### Document extract
= Beginning of Section =

My Present Age
- 1989 paperback edition
- Author: Guy Vanderhaeghe
- Language: English
- Genre: Novel
- Publisher: Macmillan of Canada
- Publication date: 1984
- Publication place: Canada
- Media type: Print (Hardback & Paperback)
- ISBN: 0-7715-9211-6 (1989 paperback edition)
- OCLC: 19513362

= My Present Age =

1984 novel by Guy Vanderhaeghe

My Present Age is the title of a Canadian novel by Guy Vanderhaeghe which was first published in 1984. It is Vanderhaeghe's first full-length novel.

The novel has been translated into several languages.

==Plot==
My Present Age is a continuation of the last two stories in Vanderhaeghe's Governor General's Award-winning debut, the short story collection Man Descending. It focuses on the character Ed, from "Sam, Soren and Ed". In the novel, Ed is trying to rebuild his life after his wife, Victoria, pregnant by another character, leaves him. He quarrels with neighbours, colleagues, and friends, forges letters, and is briefly hospitalised as a result of a revenge prank. He searches for Victoria, eventually finding her and giving her advice on her dilemma over whether to have an abortion. She then leaves him again, and he returns to his quarrelsome life.

= End of Section =

### Tasks for this exercise
A. In the entry on the novel My Present Age, translate this sentence into French: "The novel has been translated into several languages."
B. Write what comes next in the entry on the novel My Present Age, beginning after the last sentence of its plot summary.

### Listed entries

= Beginning of Section =

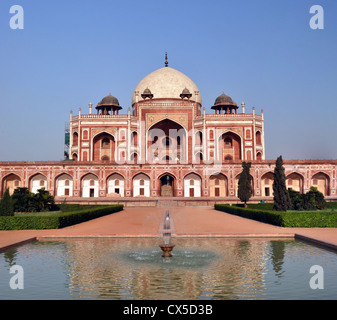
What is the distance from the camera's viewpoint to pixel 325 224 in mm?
14617

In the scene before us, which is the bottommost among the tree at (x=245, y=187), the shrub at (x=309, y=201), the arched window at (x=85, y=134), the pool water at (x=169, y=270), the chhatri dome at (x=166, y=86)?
the pool water at (x=169, y=270)

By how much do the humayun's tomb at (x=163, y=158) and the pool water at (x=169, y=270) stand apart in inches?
841

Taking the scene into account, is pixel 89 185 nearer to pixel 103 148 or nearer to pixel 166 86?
pixel 103 148

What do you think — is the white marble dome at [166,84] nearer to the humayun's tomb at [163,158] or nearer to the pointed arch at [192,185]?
the humayun's tomb at [163,158]

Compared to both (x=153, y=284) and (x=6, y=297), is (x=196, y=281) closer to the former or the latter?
Answer: (x=153, y=284)

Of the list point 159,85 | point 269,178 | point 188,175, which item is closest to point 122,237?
point 188,175

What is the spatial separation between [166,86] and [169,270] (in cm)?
4379

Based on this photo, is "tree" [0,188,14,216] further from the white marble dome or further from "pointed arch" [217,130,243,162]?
the white marble dome

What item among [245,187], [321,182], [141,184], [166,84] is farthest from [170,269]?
[166,84]

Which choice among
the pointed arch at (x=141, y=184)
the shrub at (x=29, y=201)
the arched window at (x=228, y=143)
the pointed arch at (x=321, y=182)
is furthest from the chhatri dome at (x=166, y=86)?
the shrub at (x=29, y=201)

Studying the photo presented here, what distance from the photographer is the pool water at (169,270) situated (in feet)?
19.4

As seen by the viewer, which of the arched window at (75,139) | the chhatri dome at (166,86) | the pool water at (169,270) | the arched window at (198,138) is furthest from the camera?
the chhatri dome at (166,86)

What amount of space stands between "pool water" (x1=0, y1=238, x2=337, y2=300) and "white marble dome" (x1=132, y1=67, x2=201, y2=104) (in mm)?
39773
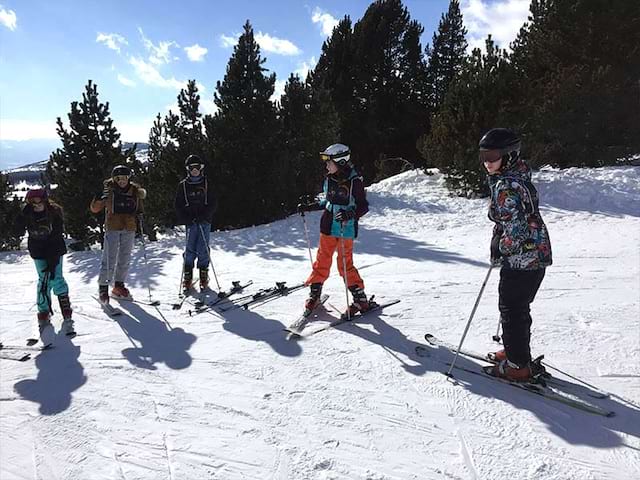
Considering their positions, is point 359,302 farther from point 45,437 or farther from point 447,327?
point 45,437

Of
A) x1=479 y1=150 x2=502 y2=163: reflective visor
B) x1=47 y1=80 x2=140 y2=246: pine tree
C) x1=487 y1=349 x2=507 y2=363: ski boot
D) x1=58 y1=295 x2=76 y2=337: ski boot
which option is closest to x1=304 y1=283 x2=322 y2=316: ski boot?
x1=487 y1=349 x2=507 y2=363: ski boot

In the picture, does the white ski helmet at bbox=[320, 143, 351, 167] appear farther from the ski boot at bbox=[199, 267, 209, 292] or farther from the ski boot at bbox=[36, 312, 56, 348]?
the ski boot at bbox=[36, 312, 56, 348]

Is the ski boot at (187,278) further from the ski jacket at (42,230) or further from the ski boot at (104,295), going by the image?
the ski jacket at (42,230)

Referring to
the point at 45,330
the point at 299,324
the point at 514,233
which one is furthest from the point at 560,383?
the point at 45,330

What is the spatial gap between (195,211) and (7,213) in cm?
1318

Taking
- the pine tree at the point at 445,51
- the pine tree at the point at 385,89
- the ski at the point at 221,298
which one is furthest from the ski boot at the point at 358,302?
the pine tree at the point at 445,51

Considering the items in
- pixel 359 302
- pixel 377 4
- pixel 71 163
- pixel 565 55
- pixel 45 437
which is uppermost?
pixel 377 4

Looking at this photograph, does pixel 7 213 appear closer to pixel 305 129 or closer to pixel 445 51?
pixel 305 129

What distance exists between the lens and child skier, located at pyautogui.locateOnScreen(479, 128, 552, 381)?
3.26 metres

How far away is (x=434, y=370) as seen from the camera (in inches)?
156

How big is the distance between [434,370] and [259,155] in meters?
11.2

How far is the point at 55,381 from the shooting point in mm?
4188

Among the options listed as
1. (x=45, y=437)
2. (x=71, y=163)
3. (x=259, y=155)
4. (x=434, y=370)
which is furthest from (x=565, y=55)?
(x=45, y=437)

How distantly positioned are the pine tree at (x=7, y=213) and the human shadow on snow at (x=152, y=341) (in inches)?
476
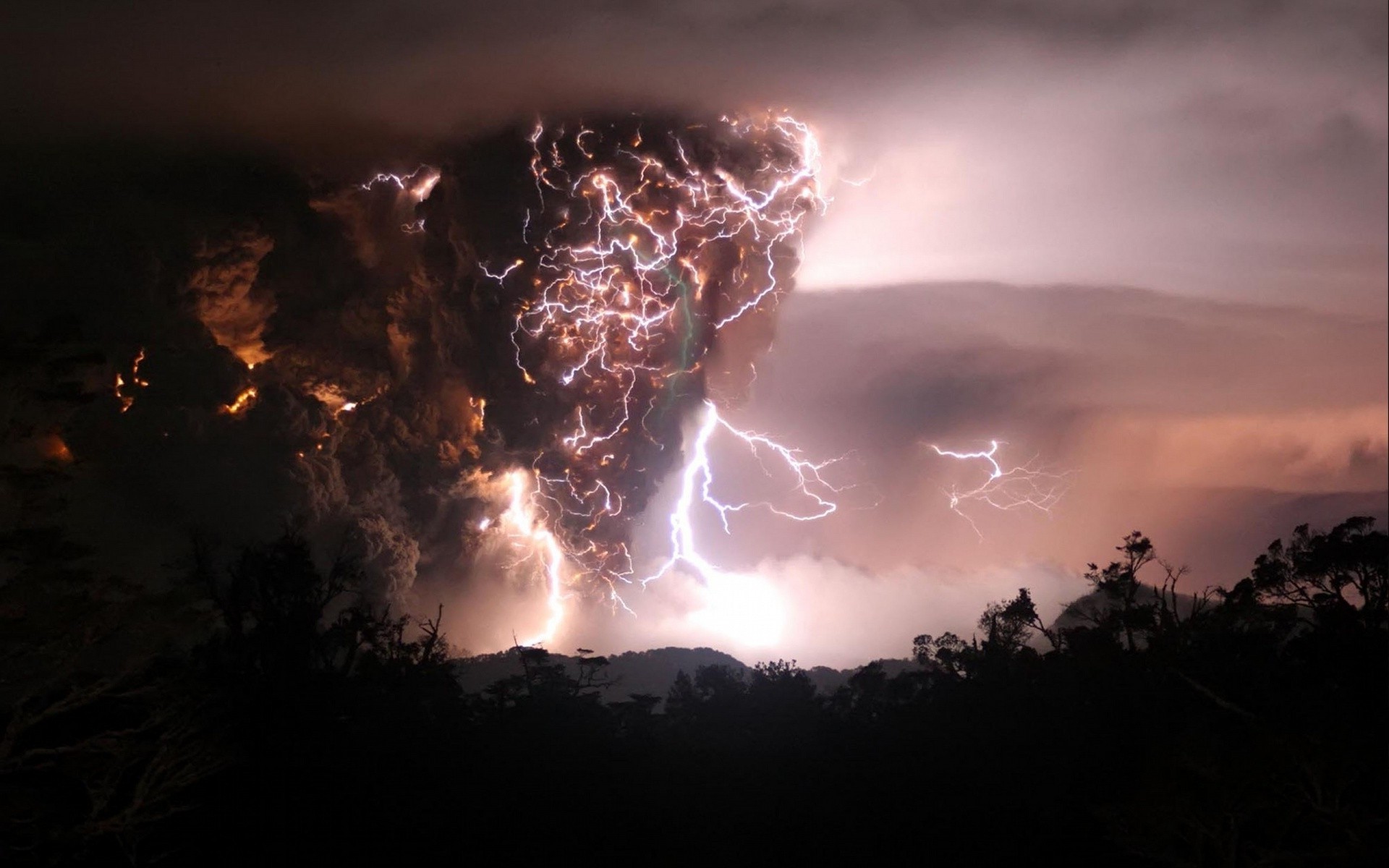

= End of Section =

### Written answers
A. Le roman a été traduit en plusieurs langues.

B.
==Critical reception==
Canadian Review of Materials praised the interesting premise and the humour but concluded that readers would not identify with the protagonist: "Ed is too small-minded for the reader to hope he gets his wife back, but too pathetically dependent for the reader to hope he doesn't".

Kirkus Reviews found it unoriginal: "Its characters lack personality; its social criticism is jejune; and its humor seems aimed at the sophomoric, jock-fraternity set."